Une équipe paralysée, non par un déficit de talent, mais par une culture de l’excès de prudence qui sapait ses performances de l’intérieur.
Une mentalité défensive aux répercussions concrètes et quantifiables
Vasseur est un homme de chiffres. Et les données qu’il a compilées à son arrivée étaient éloquentes. Chaque département de Ferrari fonctionnait avec des marges de sécurité cumulées, dont le poids sur le chronomètre s’avérait considérable.
« Un kilogramme de poids supplémentaire pour garantir une marge de sécurité, un demi-litre ou un litre de carburant en excès, une ouverture plus large des pontons, un cran supplémentaire… Au final, lorsque l’on additionne tous ces éléments, cela représentait deux dixièmes de seconde. On ne peut pas viser une marge nulle, mais entre zéro et deux dixièmes, il y a un dixième à gagner. »

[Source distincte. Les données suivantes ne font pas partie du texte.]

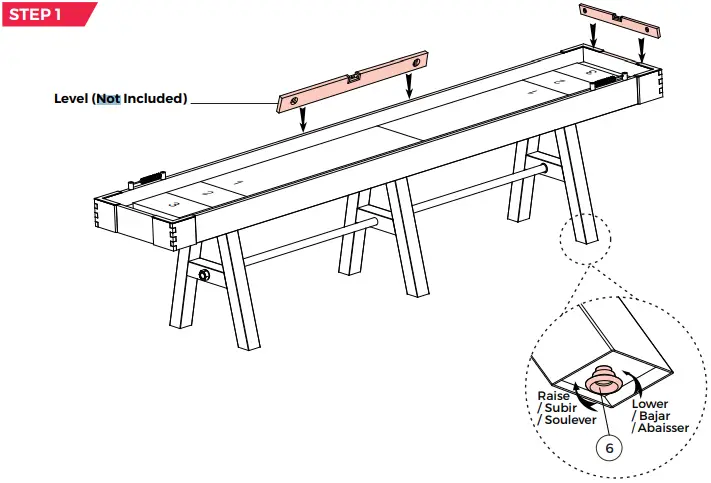 STEP 1

Level (Not Included)

3
2
1
1
2
3

Raise / Subir / Soulever

Lower / Bajar / Abaisser

6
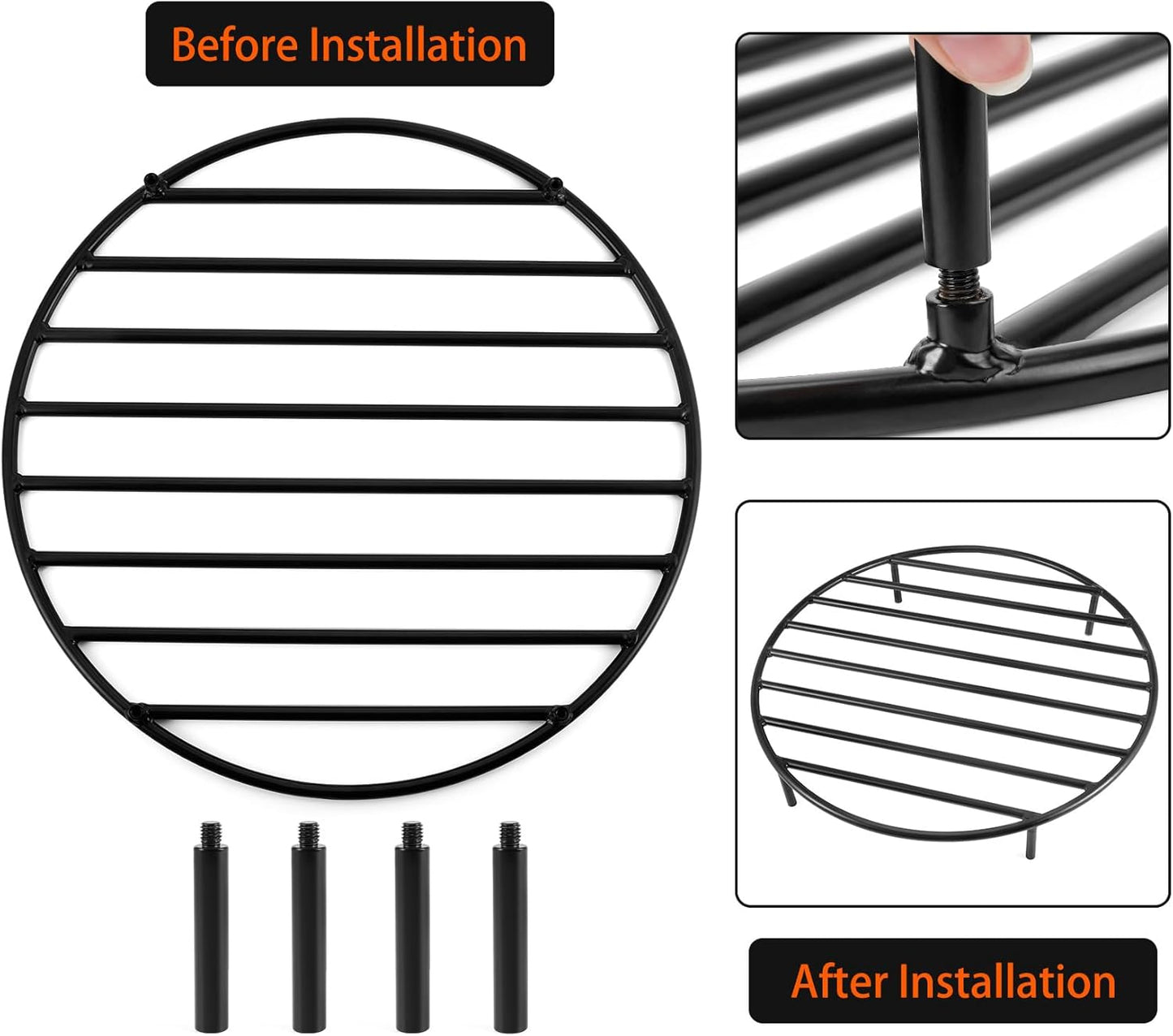 Before Installation

After Installation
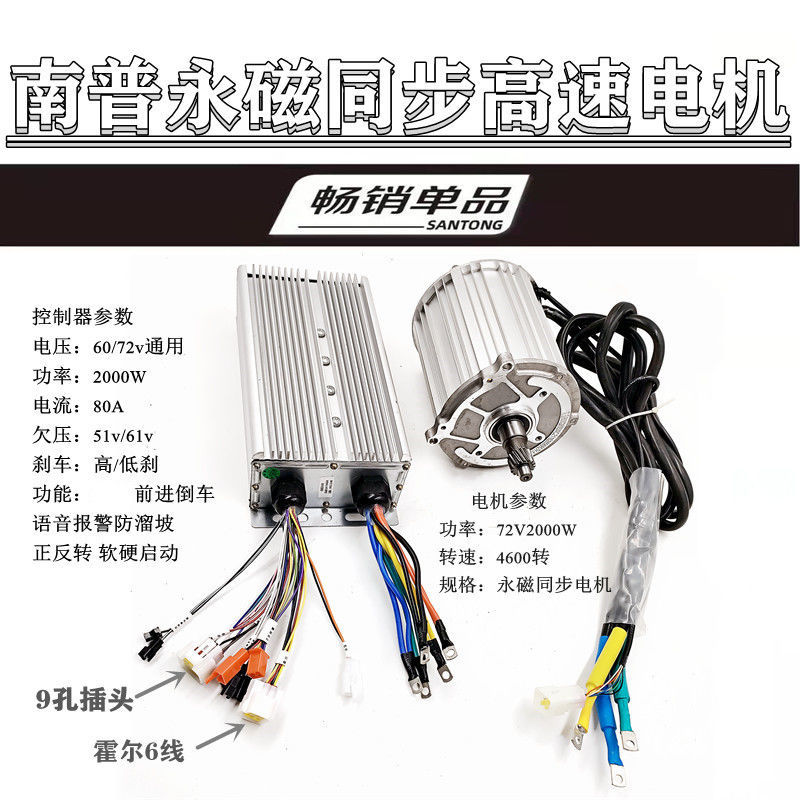 南普永磁同步高速电机

畅销单品
SANTONG

控制器参数
电压：60/72v通用
功率：2000W
电流：80A
欠压：51v/61v
刹车：高/低刹
功能：　前进倒车
语音报警防溜坡
正反转 软硬启动

电机参数
功率：72V2000W
转速：4600转
规格：永磁同步电机

9孔插头
霍尔6线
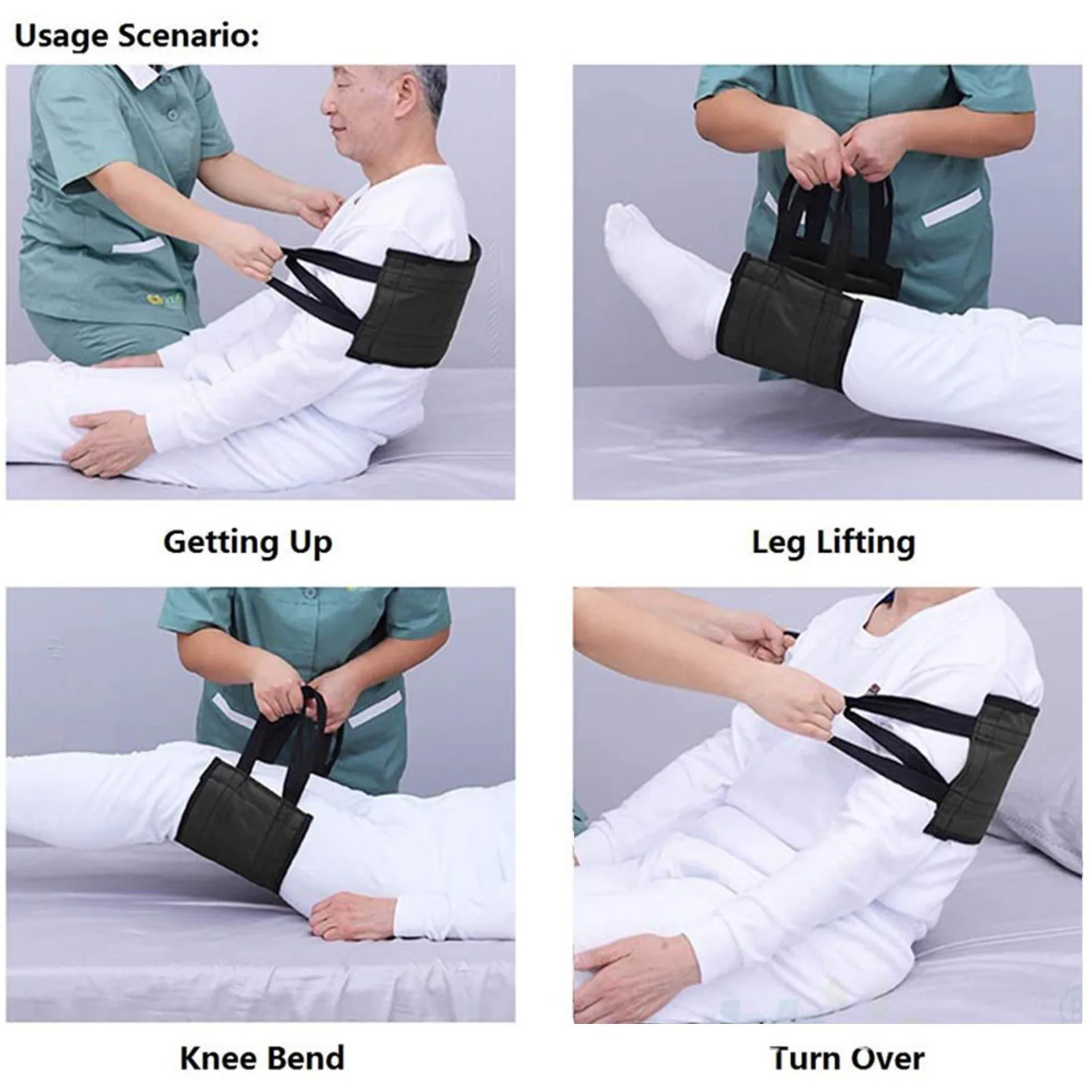 Usage Scenario:

Getting Up

Leg Lifting

Knee Bend

Turn Over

Un dixième de seconde peut sembler négligeable. Pourtant, lorsque l’écart moyen entre Ferrari et l’équipe la précédant se réduisait à trois centièmes lors de certaines saisons, ce dixième avait le pouvoir de bouleverser le cours d’un championnat.
Une posture défensive plutôt qu’une culture de la peur
Vasseur prend soin d’apporter une nuance à son analyse. Selon lui, il ne s’agissait pas d’une organisation minée par la peur ou une culture du blâme à proprement parler. Le résultat n’en demeurait pas moins similaire : les équipes évitaient les risques, refusant d’être « exposées » en cas d’erreur.
« Ce n’était pas vraiment une culture de la peur ou du blâme. Peut-être l’équipe était-elle simplement sur la défensive. »
Cette distinction est essentielle. Elle permet de comprendre que le problème ne résidait pas dans des individus défaillants, mais dans un système qui décourageait l’initiative et l’innovation. Un système que Vasseur allait méthodiquement démanteler.
La philosophie Vasseur : le risque comme levier de performance
Pour remplacer cette posture défensive, le directeur d’écurie français a instillé une philosophie radicalement différente, articulée autour d’un principe simple : prendre des risques calculés n’est pas seulement acceptable, c’est indispensable.